» The tasks:
(a) According to the article on polo in San Pancho, since what year has La Patrona been part of San Pancho life?
(b) Reproduce the passage of the article on polo in San Pancho from "The club has" up to and including "piece of land.".

Thursday, December 12, 2024

Play the sport of kings in laid-back San Pancho, Nayarit

Say the words “Riviera Nayarit” and your mind will likely conjure up thoughts of surfing beaches, secluded bays, water sports and nature adventures.

But not so likely is it that the regal sport of polo will spring to mind. Nevertheless, the beach town of San Francisco, known locally as San Pancho, is home to a polo club that comes alive every year between October and May with matches, lessons and fun Sunday brunches.

Driving through the streets of the laid-back town — which has a mix of Mexican and foreign residents who all wander slowly in the heat dressed in shorts and flipflops — it is a surprise to suddenly find yourself at the entrance to a sprawling and stunningly coiffured polo club, La Patrona.

The club has been part of San Pancho life since 2004. Owned by Ivan Echeverría and Gabrielle Weber since its inception, it has always been a successful part of the community. So much so that six years ago the club moved to a newer and much larger piece of land.

» Data section:
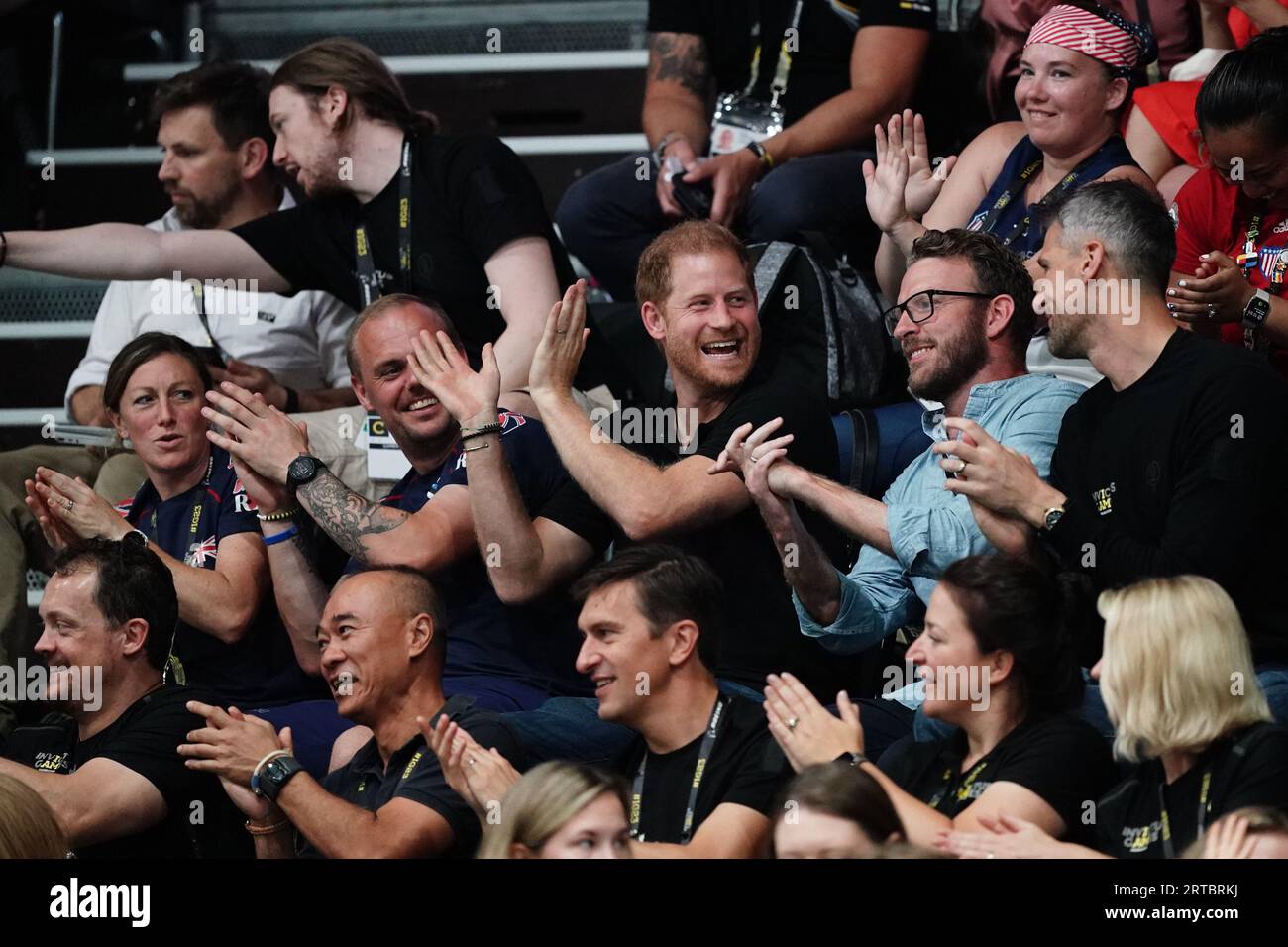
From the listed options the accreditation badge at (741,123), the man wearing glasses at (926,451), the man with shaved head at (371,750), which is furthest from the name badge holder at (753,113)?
the man with shaved head at (371,750)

» Responses by task:
(a) Since 2004.

(b)
The club has been part of San Pancho life since 2004. Owned by Ivan Echeverría and Gabrielle Weber since its inception, it has always been a successful part of the community. So much so that six years ago the club moved to a newer and much larger piece of land.